▸ **DIRECTIVE**: Reproduce the following data verbatim, keeping every line, coordinate and answer intact.

## start

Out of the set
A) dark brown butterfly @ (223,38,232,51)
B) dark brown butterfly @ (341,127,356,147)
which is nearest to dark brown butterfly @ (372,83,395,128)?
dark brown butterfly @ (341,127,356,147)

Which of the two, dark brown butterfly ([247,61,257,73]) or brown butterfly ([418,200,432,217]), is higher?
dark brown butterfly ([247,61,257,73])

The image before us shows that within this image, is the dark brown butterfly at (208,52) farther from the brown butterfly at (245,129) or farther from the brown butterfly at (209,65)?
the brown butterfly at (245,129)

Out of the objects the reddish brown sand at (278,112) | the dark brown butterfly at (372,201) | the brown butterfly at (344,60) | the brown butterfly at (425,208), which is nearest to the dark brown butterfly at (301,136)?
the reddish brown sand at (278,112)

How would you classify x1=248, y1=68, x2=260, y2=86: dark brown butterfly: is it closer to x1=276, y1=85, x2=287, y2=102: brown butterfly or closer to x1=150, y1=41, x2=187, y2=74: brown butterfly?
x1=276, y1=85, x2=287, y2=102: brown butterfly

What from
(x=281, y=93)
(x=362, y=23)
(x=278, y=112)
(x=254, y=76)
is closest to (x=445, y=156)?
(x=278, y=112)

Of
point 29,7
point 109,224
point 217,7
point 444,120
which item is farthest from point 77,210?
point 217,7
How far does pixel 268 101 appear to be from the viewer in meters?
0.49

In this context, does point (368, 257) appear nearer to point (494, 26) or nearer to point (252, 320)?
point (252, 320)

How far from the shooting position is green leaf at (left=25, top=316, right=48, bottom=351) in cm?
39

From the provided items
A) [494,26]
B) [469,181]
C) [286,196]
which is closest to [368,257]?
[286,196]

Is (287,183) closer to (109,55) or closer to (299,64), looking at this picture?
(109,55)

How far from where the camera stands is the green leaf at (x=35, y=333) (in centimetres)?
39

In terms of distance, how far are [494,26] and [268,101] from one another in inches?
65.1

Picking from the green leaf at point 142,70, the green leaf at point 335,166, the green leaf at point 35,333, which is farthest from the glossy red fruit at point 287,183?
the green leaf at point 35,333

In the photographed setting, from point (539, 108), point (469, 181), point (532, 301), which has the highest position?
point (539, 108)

## end

▸ **WORKED SOLUTION**:
Out of the set
A) dark brown butterfly @ (223,38,232,51)
B) dark brown butterfly @ (341,127,356,147)
which is nearest to dark brown butterfly @ (372,83,395,128)?
dark brown butterfly @ (341,127,356,147)

Which of the two, dark brown butterfly ([247,61,257,73]) or brown butterfly ([418,200,432,217]), is higher?
dark brown butterfly ([247,61,257,73])

The image before us shows that within this image, is the dark brown butterfly at (208,52) farther from the brown butterfly at (245,129) or farther from the brown butterfly at (209,65)?
the brown butterfly at (245,129)

Out of the objects the reddish brown sand at (278,112) | the dark brown butterfly at (372,201) | the brown butterfly at (344,60) | the brown butterfly at (425,208), which is nearest to the dark brown butterfly at (301,136)?
the reddish brown sand at (278,112)

How would you classify x1=248, y1=68, x2=260, y2=86: dark brown butterfly: is it closer to x1=276, y1=85, x2=287, y2=102: brown butterfly or closer to x1=150, y1=41, x2=187, y2=74: brown butterfly?
x1=276, y1=85, x2=287, y2=102: brown butterfly

What from
(x=281, y=93)
(x=362, y=23)
(x=278, y=112)
(x=254, y=76)
is closest to (x=445, y=156)?
(x=278, y=112)

Of
point 29,7
point 109,224
point 217,7
point 444,120
which item is farthest from point 77,210?
point 217,7
How far does pixel 268 101 appear to be from the viewer in meters?
0.49

In this context, does point (368, 257) appear nearer to point (494, 26) or nearer to point (252, 320)?
point (252, 320)

How far from the shooting position is green leaf at (left=25, top=316, right=48, bottom=351) in cm?
39

From the provided items
A) [494,26]
B) [469,181]
C) [286,196]
which is closest to [368,257]?
[286,196]

Is (287,183) closer to (109,55) or closer to (299,64), looking at this picture?
(109,55)

How far from where the camera stands is the green leaf at (x=35, y=333) (in centimetres)?
39

In terms of distance, how far are [494,26] and [268,101] from one another in inches?
65.1

Picking from the green leaf at point 142,70, the green leaf at point 335,166, the green leaf at point 35,333, which is farthest from the glossy red fruit at point 287,183?
the green leaf at point 35,333

In the photographed setting, from point (539, 108), point (469, 181), point (532, 301), which has the highest position?
point (539, 108)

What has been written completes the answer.